Also right now, more than 2 million jobs. That's what Obamacare could cost over time. This according to a just-released Congressional report. We're going to get live reaction this hour from a top White House adviser.
Hello, I'm Wolf Blitzer reporting from Washington. We start with news on a criminal investigation into last month's water contamination in West Virginia. Nine counties were affected when a company released chemicals into the Elk River. Some schools are still using only bottled water.
Our Investigative Correspondent Drew Griffin is joining us from the CNN center in Atlanta. Drew, tell our viewers what you have learned.
DREW GRIFFIN, CNN INVESTIGATIVE CORRESPONDENT: What we have learned is that a federal grand jury is now hearing testimony or issuing subpoenas in this case. That seems to be an elevation of the criminal investigation that is under way, Wolf. Not just looking at Freedom Industries, the company whose tank has two holes in the bottom of it and those leaks led to this contamination of the water. But also, at the water company itself and questions about why the water company in this valley was not able to detect this chemical in the water supply that has led to this contamination.
We ourselves have done our own testing, testing yesterday, which we will get the results back later this afternoon, Wolf. But in the meantime, hundreds of thousands of people are still not drinking the water out of their taps, because they're afraid they're not being told the truth and it's easy to understand why. The hearing last night, we asked the question to the head of the water company, it's called the West Virginia American Water Company, whether this water is safe to drink. Here's what he said.
(BEGIN VIDEO CLIP) TOM MCINTYRE, CEO, WEST VIRGINIA AMERICAN WATER: Our customers' concerns are paramount to us. But the water is below the 1ppm health guidance provided by the CDC and that's what I have to tell customers. I can also tell you, I'm using it. My wife is using it. My employees are using it. Many people I've talked to are, in fact, using it.

**Material provided:**
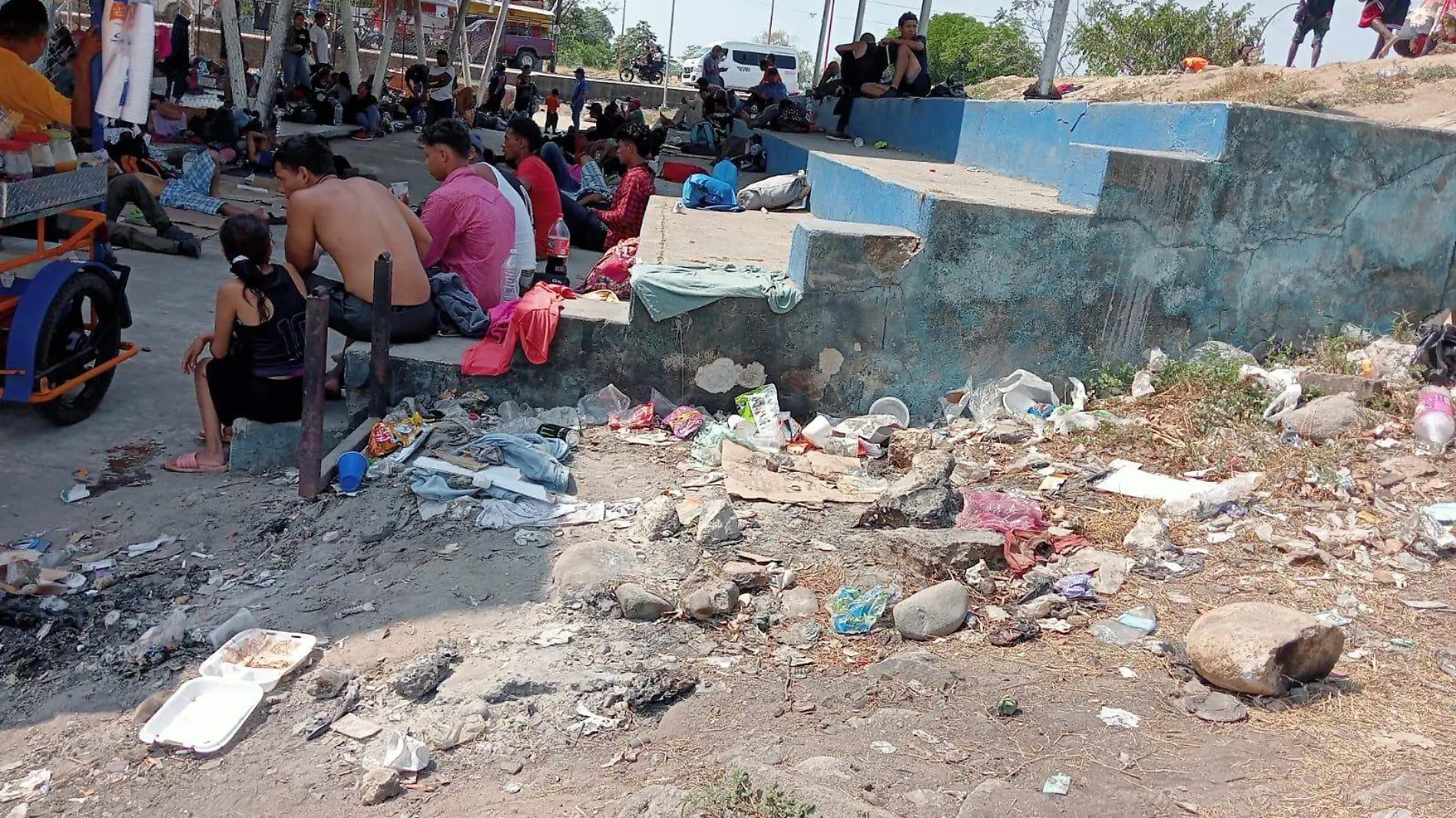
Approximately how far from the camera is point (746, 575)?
3539mm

**Exercise instructions:**
Using the news transcript about the West Virginia water contamination, answer these:
(a) How many counties were affected?
(b) Which company's tank had two holes in the bottom?
(c) According to the head of the water company, what level is the water below?

**Answer for this exercise:**
(a) Nine counties.
(b) Freedom Industries.
(c) The 1ppm health guidance provided by the CDC.